# Problem details
Without altering anything, output the material below.

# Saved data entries

--- --- ---

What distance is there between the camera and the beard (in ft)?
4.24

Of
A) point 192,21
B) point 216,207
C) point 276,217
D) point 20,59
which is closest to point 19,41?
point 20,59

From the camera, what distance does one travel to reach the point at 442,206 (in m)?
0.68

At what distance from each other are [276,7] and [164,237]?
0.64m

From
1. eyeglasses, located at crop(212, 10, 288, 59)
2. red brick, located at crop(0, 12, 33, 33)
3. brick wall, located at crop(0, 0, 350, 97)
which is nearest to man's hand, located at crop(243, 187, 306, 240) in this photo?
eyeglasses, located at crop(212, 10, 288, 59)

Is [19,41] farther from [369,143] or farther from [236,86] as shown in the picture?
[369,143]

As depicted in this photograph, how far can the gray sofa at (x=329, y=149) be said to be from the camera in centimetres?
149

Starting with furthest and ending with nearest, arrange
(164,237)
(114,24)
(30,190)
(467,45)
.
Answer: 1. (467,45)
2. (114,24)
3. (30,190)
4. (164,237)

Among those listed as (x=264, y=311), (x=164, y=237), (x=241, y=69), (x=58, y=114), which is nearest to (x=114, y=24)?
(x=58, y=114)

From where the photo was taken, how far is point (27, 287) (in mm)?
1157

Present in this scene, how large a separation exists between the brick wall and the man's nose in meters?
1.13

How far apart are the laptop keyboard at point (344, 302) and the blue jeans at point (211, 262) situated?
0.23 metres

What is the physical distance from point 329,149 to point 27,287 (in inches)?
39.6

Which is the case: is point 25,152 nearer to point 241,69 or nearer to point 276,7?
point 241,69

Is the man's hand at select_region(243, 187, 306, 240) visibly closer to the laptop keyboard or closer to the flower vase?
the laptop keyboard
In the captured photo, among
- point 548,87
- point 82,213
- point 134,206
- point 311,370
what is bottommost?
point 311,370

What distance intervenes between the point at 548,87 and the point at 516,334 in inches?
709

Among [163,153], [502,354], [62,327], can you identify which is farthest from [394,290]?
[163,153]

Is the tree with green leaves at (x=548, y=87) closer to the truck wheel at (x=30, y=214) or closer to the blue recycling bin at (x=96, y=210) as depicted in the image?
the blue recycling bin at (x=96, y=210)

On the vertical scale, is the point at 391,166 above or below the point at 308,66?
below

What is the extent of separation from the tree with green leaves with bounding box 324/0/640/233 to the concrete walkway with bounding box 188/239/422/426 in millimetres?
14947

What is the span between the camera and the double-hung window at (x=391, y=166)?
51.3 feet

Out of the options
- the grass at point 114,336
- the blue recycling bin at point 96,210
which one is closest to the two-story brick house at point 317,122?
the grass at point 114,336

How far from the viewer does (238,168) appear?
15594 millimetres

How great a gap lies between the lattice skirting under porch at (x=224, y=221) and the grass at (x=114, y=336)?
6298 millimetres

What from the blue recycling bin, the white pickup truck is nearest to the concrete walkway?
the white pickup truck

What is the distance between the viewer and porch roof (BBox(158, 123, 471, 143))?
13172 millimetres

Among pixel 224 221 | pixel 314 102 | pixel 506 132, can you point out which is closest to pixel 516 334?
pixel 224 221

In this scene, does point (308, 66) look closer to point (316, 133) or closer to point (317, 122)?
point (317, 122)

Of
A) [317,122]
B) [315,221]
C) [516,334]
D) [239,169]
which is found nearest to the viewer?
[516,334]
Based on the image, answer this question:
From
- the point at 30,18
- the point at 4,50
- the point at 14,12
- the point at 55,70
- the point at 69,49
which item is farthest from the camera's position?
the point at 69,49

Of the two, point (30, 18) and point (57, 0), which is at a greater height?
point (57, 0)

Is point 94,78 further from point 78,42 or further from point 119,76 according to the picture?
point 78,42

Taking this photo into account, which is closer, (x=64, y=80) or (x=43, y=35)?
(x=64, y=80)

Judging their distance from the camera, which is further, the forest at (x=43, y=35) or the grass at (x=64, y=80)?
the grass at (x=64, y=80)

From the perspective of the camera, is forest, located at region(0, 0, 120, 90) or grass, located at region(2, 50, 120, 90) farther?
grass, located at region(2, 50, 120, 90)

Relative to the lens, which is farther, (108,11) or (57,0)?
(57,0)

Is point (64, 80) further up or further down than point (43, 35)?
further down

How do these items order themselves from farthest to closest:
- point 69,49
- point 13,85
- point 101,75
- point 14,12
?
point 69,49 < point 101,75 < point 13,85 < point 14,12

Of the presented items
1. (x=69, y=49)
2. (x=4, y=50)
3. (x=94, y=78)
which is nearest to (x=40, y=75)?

--- --- ---

# Finished task
What distance is there between the camera and the beard (in ft)?
4.24

Of
A) point 192,21
B) point 216,207
C) point 276,217
D) point 20,59
which is closest to point 19,41?
point 20,59

From the camera, what distance does one travel to reach the point at 442,206 (in m)?
0.68

At what distance from each other are [276,7] and [164,237]?
0.64m

From
1. eyeglasses, located at crop(212, 10, 288, 59)
2. red brick, located at crop(0, 12, 33, 33)
3. brick wall, located at crop(0, 0, 350, 97)
which is nearest to man's hand, located at crop(243, 187, 306, 240) in this photo?
eyeglasses, located at crop(212, 10, 288, 59)

Is [19,41] farther from [369,143] or farther from [236,86] as shown in the picture?
[369,143]

As depicted in this photograph, how far can the gray sofa at (x=329, y=149) be said to be from the camera in centimetres?
149

Starting with furthest and ending with nearest, arrange
(164,237)
(114,24)
(30,190)
(467,45)
.
Answer: 1. (467,45)
2. (114,24)
3. (30,190)
4. (164,237)

Among those listed as (x=264, y=311), (x=164, y=237), (x=241, y=69), (x=58, y=114), which is nearest to (x=114, y=24)?
(x=58, y=114)

From where the photo was taken, how far is point (27, 287) (in mm)?
1157

Present in this scene, how large a separation exists between the brick wall and the man's nose in meters?
1.13

How far apart are the laptop keyboard at point (344, 302) and the blue jeans at point (211, 262) situated?
0.23 metres

What is the physical distance from point 329,149 to point 27,287 (in inches)?
39.6

Which is the case: is point 25,152 nearer to point 241,69 or nearer to point 276,7?
point 241,69

Is the man's hand at select_region(243, 187, 306, 240) visibly closer to the laptop keyboard or closer to the flower vase?
the laptop keyboard
In the captured photo, among
- point 548,87
- point 82,213
- point 134,206
- point 311,370
what is bottommost?
point 311,370

What distance intervenes between the point at 548,87 and the point at 516,334 in inches?
709

Among [163,153], [502,354], [62,327], can you identify which is farthest from [394,290]?
[163,153]

Is the tree with green leaves at (x=548, y=87) closer to the truck wheel at (x=30, y=214) or closer to the blue recycling bin at (x=96, y=210) as depicted in the image?
the blue recycling bin at (x=96, y=210)

On the vertical scale, is the point at 391,166 above or below the point at 308,66?
below

What is the extent of separation from the tree with green leaves with bounding box 324/0/640/233 to the concrete walkway with bounding box 188/239/422/426 in millimetres?
14947

What is the span between the camera and the double-hung window at (x=391, y=166)?
51.3 feet

Out of the options
- the grass at point 114,336
- the blue recycling bin at point 96,210
which one is closest to the two-story brick house at point 317,122?
the grass at point 114,336

How far from the viewer does (238,168) appear?
15594 millimetres

How great a gap lies between the lattice skirting under porch at (x=224, y=221) and the grass at (x=114, y=336)?
6298 millimetres

What from the blue recycling bin, the white pickup truck is nearest to the concrete walkway?
the white pickup truck

What is the distance between the viewer and porch roof (BBox(158, 123, 471, 143))?
13172 millimetres

Among pixel 224 221 | pixel 314 102 | pixel 506 132, can you point out which is closest to pixel 516 334?
pixel 224 221

In this scene, does point (308, 66) look closer to point (316, 133) or closer to point (317, 122)?
point (317, 122)

Of
A) [317,122]
B) [315,221]
C) [516,334]
D) [239,169]
which is found nearest to the viewer?
[516,334]
Based on the image, answer this question:
From
- the point at 30,18
- the point at 4,50
- the point at 14,12
- the point at 55,70
- the point at 69,49
which item is farthest from the camera's position?
the point at 69,49

Of the two, point (30, 18) and point (57, 0), which is at a greater height?
point (57, 0)

Is point 94,78 further from point 78,42 or further from point 119,76 according to the picture?
point 78,42

Taking this photo into account, which is closer, (x=64, y=80) or (x=43, y=35)?
(x=64, y=80)

Judging their distance from the camera, which is further, the forest at (x=43, y=35) or the grass at (x=64, y=80)?
the grass at (x=64, y=80)

From the perspective of the camera, is forest, located at region(0, 0, 120, 90) or grass, located at region(2, 50, 120, 90) farther?
grass, located at region(2, 50, 120, 90)

Relative to the lens, which is farther, (108,11) or (57,0)?
(57,0)

Is point (64, 80) further up or further down than point (43, 35)?
further down

How do these items order themselves from farthest to closest:
- point 69,49
- point 13,85
- point 101,75
- point 14,12
?
point 69,49 < point 101,75 < point 13,85 < point 14,12

Of the presented items
1. (x=69, y=49)
2. (x=4, y=50)
3. (x=94, y=78)
which is nearest to (x=40, y=75)?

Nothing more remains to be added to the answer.